MENGATASI KONDISI PERPECAHAN UMMAT ISLAM
Bersatu dan Berpisah Karena Allah
Kondisi
umat Islam yang berpecah sering memunculkan keprihatinan. Dari beberapa
tokoh Islam sering muncul ajakan agar semua kelompok bersatu dalam satu
wadah, tidak perlu mempermasalahkan perbedaan yang ada karena yang
penting tujuannya sama yaitu memajukan Islam. Mungkinkah umat Islam
bersatu dan bagaimana caranya?
Persatuan
dan perpecahan merupakan dua kata yang saling berlawanan. Persatuan
identik dengan keutuhan, persaudaraan, kesepakatan, dan perkumpulan.
Sedangkan perpecahan identik dengan perselisihan, permusuhan,
pertentangan dan perceraian.
Persatuan
merupakan perkara yang diridhai dan diperintahkan oleh Allah, sedangkan
perpecahan merupakan perkara yang dibenci dan dilarang oleh-Nya. Allah
subhanahu wa ta’ala berfirman:
“Dan berpegang teguhlah kalian semua dengan tali (agama) Allah, dan janganlah kalian bercerai berai.” (Ali Imran: 103)

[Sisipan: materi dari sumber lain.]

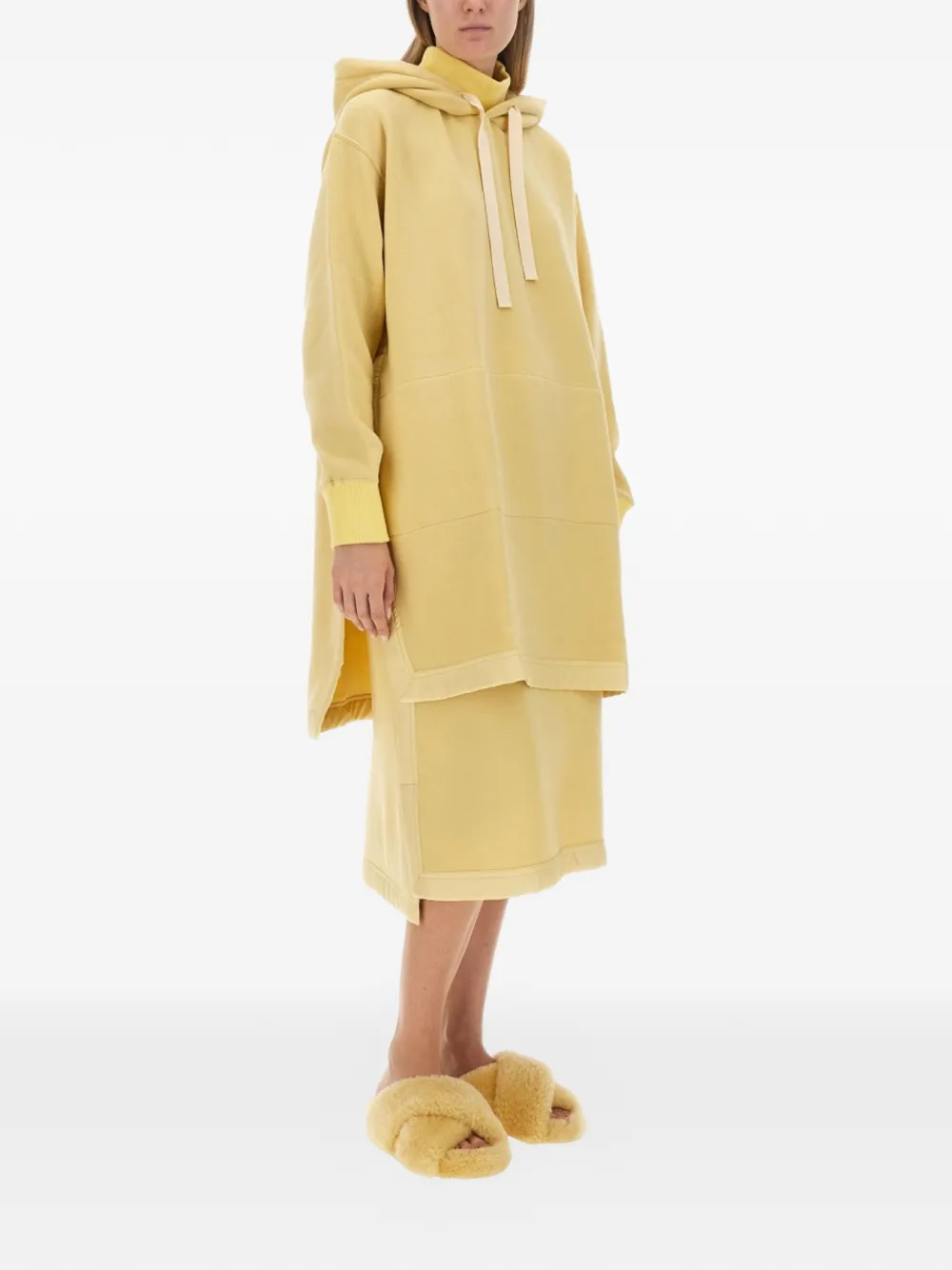 Jil Sander Lammy sandalen Beige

Al-Imam Al-Hafizh Ibnu Katsir rahimahullah berkata: “Allah
telah memerintahkan kepada mereka (umat Islam, red) untuk bersatu dan
melarang mereka dari perpecahan. Dalam banyak hadits juga terdapat
larangan dari perpecahan dan perintah untuk bersatu dan berkumpul.” (Tafsir Ibnu Katsir, 1/367)

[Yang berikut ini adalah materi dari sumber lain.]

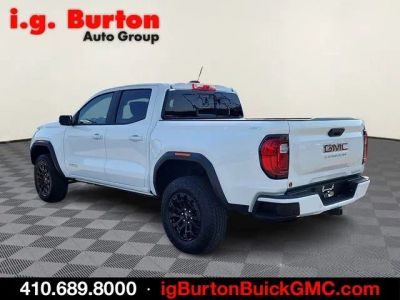 2026 GMC Canyon — interior view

Asy-Syaikh Abdul ‘Aziz bin Baaz rahimahullah berkata: “Sesungguhnya
Nabi kita Muhammad shallallahu ‘alaihi wasallam telah menjelaskan
kepada kita satu jalan yang wajib ditempuh oleh seluruh kaum muslimin,
yang merupakan jalan yang lurus dan manhaj bagi agama-Nya yang benar ini. Allah subhanahu wa ta’ala berfirman:
“Dan
bahwasanya (yang Kami perintahkan) ini adalah jalanku yang lurus, maka
ikutilah dia, dan janganlah kalian mengikuti jalan-jalan (yang lain),
karena jalan-jalan itu mencerai-beraikan kalian dari jalan-Nya. Yang
demikian itu Allah perintahkan kepada kalian agar kalian bertaqwa.” (Al-An’am: 153).
Sebagaimana
pula Dia telah melarang umat Muhammad shallallahu ‘alaihi wasallam dari
perpecahan dan perselisihan pendapat, karena yang demikian itu
merupakan sebab terbesar dari kegagalan dan merupakan kemenangan bagi
musuh. Sebagaimana firman Allah subhanahu wa ta’ala:
“Dan berpegang teguhlah kalian semua dengan tali (agama) Allah, dan janganlah kalian bercerai berai.” (Ali Imran: 103)
Dan firman-Nya ta’ala:
Dia
telah mensyariatkan bagi kalian tentang agama, apa yang telah
diwasiatkan-Nya kepada Nuh dan apa yang telah Kami wasiatkan kepada
Ibrahim, Musa, dan ‘Isa, yaitu: ‘Tegakkanlah agama dan janganlah kalian
berpecah belah tentangnya’. Amat berat bagi orang musyrik agama yang
kalian seru mereka kepada-Nya.” (Asy-Syura: 13).
(Majmu’
Fataawa wa Maqaalat Mutanawwi’ah, 5/202, dinukil dari kitab Jama’ah
Wahidah Laa Jama’at, karya Asy-Syaikh Rabi’ bin Hadi Al-Madkhali, hal.
176)
Asas dan Hakekat Persatuan
Asas
bagi persatuan yang diridhai dan diperintahkan oleh Allah, bukanlah
kesukuan, organisasi, kelompok, daerah, partai, dan lain sebagainya.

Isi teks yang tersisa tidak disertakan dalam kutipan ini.